Johnson's (R-La.) election to the role in October—following the ouster of former Speaker Kevin McCarthy (R-Calif.), who then left Congress early—was seen as a signal of the MAGA flank's hold on the Republican Party. However, since then he has faced criticism from Greene (R-Ga.) and others for, among other things, not shutting down the government.
Greene delivered on her threatened motion to vacate—provoking boos from fellow lawmakers—after meeting with Johnson for hours on Monday and Tuesday. The final vote to table her resolution was 359-43, with 196 Republicans and 163 Democrats backing the far-right speaker. Seven Democrats voted present and 21 lawmakers did not vote.
Ten Republicans joined Greene in trying to give Johnson the boot: Reps. Andy Biggs (Ariz.), Eric Burlison (Mo.), Eli Crane (Ariz.), Warren Davidson (Ohio), Paul Gosar (Ariz.), Thomas Massie (Ky.), Alex Mooney (W.Va.), Barry Moore (Ala.), Chip Roy (Texas), and Victoria Spartz (Ind.).
Addressing the position of most Democrats, House Minority Leader Hakeem Jeffries (N.Y.) said in a statement:
Our decision to stop Rep. Marjorie Taylor Greene from plunging the House of Representatives and the country into further chaos is rooted in our commitment to solving problems for everyday Americans in a bipartisan manner. We need more common sense and less chaos in Washington, D.C.
Marjorie Taylor Greene and the extreme MAGA Republicans are chaos agents. House Democrats are change agents. We will continue to govern in a reasonable, responsible, and results-oriented manner and to put people over politics all day and every day.
Some of the 32 Democrats who supported ousting Johnson framed the vote as proof that—in the words of Rep. Maxwell Alejandro Frost (Fla.)—the "GOP really can't govern" and the "chaos caucus is on display."
Congresswoman Pramila Jayapal (D-Wash.) similarly declared on social media that "the GOP chaos caucus continues to do nothing for the American people and instead waste time infighting."

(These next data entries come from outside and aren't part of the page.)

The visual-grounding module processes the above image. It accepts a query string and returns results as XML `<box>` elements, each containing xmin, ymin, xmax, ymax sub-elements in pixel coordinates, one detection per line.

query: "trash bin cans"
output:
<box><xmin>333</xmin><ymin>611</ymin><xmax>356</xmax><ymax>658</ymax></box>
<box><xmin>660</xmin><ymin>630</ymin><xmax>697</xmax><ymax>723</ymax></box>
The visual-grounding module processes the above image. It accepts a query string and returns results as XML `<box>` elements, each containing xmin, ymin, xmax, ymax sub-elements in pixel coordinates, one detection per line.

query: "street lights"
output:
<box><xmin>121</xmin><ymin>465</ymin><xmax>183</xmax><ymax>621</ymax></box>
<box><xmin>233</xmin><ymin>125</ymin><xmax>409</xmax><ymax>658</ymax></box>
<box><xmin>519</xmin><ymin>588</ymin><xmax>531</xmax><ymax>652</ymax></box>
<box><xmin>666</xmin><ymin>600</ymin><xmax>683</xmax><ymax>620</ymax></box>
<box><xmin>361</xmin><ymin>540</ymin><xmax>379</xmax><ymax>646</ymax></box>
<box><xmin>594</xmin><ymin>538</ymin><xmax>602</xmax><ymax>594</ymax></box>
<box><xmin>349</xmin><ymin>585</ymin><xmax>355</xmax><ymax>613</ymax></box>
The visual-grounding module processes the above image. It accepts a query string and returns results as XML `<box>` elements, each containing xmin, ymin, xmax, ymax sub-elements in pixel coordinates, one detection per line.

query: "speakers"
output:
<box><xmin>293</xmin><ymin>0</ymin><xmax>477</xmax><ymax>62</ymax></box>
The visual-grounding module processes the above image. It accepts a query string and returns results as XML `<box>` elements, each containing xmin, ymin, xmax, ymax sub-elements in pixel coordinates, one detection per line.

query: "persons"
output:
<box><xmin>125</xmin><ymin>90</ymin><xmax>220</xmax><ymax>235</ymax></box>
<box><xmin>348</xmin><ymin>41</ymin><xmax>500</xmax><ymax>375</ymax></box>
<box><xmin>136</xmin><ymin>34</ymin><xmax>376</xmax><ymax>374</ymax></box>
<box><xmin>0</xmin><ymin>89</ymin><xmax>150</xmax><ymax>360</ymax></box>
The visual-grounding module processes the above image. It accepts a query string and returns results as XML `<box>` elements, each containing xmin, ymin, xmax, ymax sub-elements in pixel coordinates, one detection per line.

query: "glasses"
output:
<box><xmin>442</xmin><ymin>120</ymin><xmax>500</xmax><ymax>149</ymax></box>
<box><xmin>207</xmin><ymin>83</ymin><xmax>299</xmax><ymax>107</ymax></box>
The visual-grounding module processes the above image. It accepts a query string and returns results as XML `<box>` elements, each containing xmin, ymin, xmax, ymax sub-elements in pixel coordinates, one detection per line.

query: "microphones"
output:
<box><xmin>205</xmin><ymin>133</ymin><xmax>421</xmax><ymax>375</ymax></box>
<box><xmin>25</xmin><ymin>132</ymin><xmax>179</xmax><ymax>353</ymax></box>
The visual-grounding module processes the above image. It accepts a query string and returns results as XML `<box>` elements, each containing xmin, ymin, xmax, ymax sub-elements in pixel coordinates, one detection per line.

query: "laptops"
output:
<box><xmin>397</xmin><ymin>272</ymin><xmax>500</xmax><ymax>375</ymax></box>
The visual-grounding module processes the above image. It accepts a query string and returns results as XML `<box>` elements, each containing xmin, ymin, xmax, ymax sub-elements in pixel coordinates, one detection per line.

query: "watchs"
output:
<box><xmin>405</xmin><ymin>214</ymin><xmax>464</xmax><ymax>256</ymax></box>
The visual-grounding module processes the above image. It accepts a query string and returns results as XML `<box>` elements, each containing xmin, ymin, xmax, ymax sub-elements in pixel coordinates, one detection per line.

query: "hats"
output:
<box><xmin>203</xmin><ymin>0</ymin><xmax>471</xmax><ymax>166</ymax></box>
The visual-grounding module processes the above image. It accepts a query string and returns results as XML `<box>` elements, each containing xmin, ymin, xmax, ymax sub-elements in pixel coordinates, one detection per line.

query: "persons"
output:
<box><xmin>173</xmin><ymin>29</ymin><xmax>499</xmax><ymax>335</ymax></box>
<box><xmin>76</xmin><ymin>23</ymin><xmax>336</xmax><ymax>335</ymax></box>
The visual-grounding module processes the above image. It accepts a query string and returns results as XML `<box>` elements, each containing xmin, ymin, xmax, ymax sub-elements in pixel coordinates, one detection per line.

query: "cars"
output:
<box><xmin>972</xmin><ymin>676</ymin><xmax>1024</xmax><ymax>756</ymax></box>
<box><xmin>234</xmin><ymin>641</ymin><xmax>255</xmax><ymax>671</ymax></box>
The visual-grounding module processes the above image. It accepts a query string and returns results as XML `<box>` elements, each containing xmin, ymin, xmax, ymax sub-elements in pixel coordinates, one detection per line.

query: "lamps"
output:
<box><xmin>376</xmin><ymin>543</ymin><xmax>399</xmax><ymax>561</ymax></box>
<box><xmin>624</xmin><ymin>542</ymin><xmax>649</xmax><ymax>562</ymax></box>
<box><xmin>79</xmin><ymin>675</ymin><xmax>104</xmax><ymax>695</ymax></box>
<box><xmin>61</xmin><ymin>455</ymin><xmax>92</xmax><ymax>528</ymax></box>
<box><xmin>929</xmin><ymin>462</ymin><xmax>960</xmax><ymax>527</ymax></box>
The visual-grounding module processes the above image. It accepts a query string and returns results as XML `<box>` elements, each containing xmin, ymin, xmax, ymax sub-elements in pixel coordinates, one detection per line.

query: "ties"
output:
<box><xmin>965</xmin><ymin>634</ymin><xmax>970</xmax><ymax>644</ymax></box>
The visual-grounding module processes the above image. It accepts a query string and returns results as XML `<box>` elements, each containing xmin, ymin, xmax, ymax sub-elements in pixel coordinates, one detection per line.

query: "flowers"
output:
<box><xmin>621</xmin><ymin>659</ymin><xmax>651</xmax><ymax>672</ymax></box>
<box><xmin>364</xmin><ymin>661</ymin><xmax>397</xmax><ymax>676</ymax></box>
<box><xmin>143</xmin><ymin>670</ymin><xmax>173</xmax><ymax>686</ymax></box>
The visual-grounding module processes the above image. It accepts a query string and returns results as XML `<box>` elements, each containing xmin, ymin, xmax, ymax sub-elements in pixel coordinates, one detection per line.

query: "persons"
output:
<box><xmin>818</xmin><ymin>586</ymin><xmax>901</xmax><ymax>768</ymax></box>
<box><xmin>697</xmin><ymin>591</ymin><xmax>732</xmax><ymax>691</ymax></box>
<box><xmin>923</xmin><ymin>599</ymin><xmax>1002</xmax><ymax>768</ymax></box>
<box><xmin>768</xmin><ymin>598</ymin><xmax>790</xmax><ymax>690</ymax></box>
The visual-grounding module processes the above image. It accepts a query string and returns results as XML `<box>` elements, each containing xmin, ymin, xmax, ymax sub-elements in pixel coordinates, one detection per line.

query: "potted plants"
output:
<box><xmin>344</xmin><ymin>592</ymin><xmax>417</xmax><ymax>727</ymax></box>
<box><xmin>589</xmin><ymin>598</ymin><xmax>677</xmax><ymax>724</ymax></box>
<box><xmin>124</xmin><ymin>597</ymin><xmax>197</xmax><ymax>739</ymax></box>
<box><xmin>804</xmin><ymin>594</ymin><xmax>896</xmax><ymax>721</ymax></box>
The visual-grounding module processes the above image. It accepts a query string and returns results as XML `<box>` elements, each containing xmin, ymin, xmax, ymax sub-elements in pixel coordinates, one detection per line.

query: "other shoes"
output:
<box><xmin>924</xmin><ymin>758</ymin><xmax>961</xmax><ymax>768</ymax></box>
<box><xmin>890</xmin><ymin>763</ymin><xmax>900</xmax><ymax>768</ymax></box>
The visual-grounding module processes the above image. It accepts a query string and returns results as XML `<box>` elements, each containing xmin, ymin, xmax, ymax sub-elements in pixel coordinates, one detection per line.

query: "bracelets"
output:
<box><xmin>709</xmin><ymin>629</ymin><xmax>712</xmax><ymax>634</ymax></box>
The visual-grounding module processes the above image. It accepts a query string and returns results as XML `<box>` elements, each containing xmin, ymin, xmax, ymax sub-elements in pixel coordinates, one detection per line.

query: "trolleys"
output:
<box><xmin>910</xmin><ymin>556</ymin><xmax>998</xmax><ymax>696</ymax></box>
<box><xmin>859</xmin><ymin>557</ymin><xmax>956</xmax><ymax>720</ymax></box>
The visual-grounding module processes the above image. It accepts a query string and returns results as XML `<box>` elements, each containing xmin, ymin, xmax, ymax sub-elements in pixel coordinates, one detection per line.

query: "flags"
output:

"Speaker Johnson organized an amicus brief effort to overturn the 2020 election. He opposes abortion rights, trans rights, and voting rights," Jayapal also said. "That's why I did not vote to save his speakership."
Rep. Gerry Connolly (D-Va.) also explained his vote on social media, saying: "Mike Johnson is the most ideological, right-wing speaker since the 1830s. His views and values are directly antithetical to mine. He stands for everything we, as freedom-loving Democrats, proudly stand against. I will never vote to keep him in that chair."
Congressman Mark Pocan (D-Wis.) was one of the members who voted present, which does not count for or against passage.
"Did I vote with the extremist white Christian nationalist who called a motion to vacate the speakership or did I vote to save the extremist homophobic Christian nationalist speaker to keep him in office?" Pocan said. "Neither. I voted 'present' on this sideshow."